Max iba a comentar algo respecto al tema de Sam, pero el hecho de que todo el alboroto se silenciase de golpe, hizo que el chico se echara atrás.
Hubo un revuelo de gente silenciosa que alcanzaba su pupitre; Max hizo lo mismo de modo instintivo, en medio de la confusión.
Una señora rechoncha y con el pelo corto, llamada Alison, que era la directora y mandamás del centro, había aparecido en el umbral de la puerta con una carpeta y un libro escolar pegados en el pecho. Toda la clase se quedó en silencio mientras la directora avanzaba hasta la verde pizarra.
Alison era una de las personas más insoportables que Max había conocido. Abusaba de su poder al ser la directora del centro para, entre otras cosas, castigar a los alumnos con la mínima excusa. Muchas veces, incluso, evitaban cruzársela para que no les regañara por tonterías.
–Buenos días –saludó alegremente desde la mesa del profesor y mirando a los alumnos. Era como si radiara felicidad; no aparentaba ser aquella severa y repugnante persona.
Algunos se atrevieron a devolverle los buenos días con un susurro.
Alison seguía mirándoles con una sonrisa dibujada en su faz, brillando de satisfacción. Nadie entendía nada ni ninguno de los allí presentes se atrevía a preguntar, hasta que Gina rompió el silencio.
–Eh…, perdone –intervino, y Alison la miró–, pero ¿y nuestra tutora? ¿Este año no nos tocaba con Dyscella Vanson?
–Y así es, señorita –respondió, y se produjo un nuevo e incómodo silencio.
Después, Gina continuó preguntando:
–¿Y dónde está?
Alison no dijo nada. Levantó la mirada hacia el resto, como si quisiera que vieran su satisfacción.
Luego la bajó hacia Gina y explicó:
–Me temo que la docente Dyscella Vanson no podrá impartir clases este curso. Seguramente esté de baja todo el año.
De nuevo volvió a producirse un silencio absoluto e incómodo. Los allí presentes comenzaban a desesperarse.
–¿Y quién la sustituirá? –preguntó Rachel, en tono vacilante.Estaba sentada delante de Max y tenía unos anchos pantalones de tela fina, una camiseta verde decolorada con lejía y unas rastas naturales mezcladas con algunos mechones de pelo liso. Parecían haberse enredado con el transcurso del tiempo de forma natural. En la parte superior de su cabeza, una cinta naranja le colocaba las rastas hacia atrás.

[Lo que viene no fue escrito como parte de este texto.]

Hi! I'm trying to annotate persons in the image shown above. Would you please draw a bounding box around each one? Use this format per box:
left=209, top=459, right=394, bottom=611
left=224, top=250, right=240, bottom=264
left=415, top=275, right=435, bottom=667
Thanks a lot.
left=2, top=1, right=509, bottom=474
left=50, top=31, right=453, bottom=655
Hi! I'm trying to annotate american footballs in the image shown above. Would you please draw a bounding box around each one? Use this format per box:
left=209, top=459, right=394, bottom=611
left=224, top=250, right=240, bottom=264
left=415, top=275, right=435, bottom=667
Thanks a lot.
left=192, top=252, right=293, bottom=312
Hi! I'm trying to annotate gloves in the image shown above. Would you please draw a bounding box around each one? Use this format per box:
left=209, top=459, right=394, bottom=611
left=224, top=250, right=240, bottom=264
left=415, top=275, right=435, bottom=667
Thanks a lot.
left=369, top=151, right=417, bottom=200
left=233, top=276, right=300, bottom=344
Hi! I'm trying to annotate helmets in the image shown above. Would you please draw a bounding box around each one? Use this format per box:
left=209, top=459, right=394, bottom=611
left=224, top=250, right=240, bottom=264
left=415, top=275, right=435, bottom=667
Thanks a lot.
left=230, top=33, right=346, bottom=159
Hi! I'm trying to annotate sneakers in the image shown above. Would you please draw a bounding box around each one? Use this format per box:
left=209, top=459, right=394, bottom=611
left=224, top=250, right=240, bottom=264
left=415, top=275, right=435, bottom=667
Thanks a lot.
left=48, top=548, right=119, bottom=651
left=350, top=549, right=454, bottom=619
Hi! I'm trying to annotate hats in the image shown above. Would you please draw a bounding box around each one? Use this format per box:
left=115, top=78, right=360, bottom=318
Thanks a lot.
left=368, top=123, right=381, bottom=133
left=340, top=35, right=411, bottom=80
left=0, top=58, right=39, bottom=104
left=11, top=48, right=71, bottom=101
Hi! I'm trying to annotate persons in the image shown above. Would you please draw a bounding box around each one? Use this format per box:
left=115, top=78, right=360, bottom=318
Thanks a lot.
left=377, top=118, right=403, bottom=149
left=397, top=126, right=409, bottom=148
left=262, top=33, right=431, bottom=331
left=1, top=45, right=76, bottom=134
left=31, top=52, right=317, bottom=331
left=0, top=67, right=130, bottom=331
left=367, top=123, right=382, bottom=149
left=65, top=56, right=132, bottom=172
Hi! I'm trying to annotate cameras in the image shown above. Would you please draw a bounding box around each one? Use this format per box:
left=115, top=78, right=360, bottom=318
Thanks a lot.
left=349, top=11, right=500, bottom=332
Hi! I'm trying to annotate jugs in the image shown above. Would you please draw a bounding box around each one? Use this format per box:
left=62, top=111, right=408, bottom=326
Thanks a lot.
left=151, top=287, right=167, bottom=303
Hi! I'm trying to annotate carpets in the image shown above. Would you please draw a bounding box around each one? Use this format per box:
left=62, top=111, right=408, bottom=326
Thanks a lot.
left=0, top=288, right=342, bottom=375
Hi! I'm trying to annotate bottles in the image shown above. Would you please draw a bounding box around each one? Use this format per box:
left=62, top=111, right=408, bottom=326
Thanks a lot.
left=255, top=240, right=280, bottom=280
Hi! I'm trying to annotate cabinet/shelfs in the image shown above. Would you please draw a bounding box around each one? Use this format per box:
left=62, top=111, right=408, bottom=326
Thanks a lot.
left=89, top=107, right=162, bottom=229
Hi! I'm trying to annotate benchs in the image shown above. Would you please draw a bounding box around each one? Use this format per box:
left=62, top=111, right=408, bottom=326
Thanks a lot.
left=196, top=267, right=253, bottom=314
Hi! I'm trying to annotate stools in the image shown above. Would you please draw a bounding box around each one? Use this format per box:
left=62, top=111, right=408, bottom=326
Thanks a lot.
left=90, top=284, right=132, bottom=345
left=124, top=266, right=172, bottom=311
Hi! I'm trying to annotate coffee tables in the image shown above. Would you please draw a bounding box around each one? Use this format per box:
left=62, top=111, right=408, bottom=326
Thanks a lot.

Al instante, Alison levantó el tono de voz para contestarle, como si actuara en el monólogo de un gran teatro.
–¡Ésa era la pregunta que quería oír, gracias! –exclamó sin mirar a Rachel pero señalándola con el dedo.
–Mujer fascista… –exclamó en voz baja y con cara amarga. No era la primera vez que lo decía.
–Sí, sí, ¿pero quién es? –cuestionó también Kevin, con tono vacilante, que había subido los pies a la silla que tenía delante y en la que no se sentaba nadie.
–La tenéis delante –respondió Alison, y la tensión aumentó en el de después.
Sin embargo, Sally, que era prima de Max y estaba sentada justo enfrente de Alison, miró hacia los lados para aclarar las palabras de la directora. Se señaló recitando un «¿Yo?», pero nadie la escuchó; el resto de sus compañeros miraban a la profesora conteniendo el aliento.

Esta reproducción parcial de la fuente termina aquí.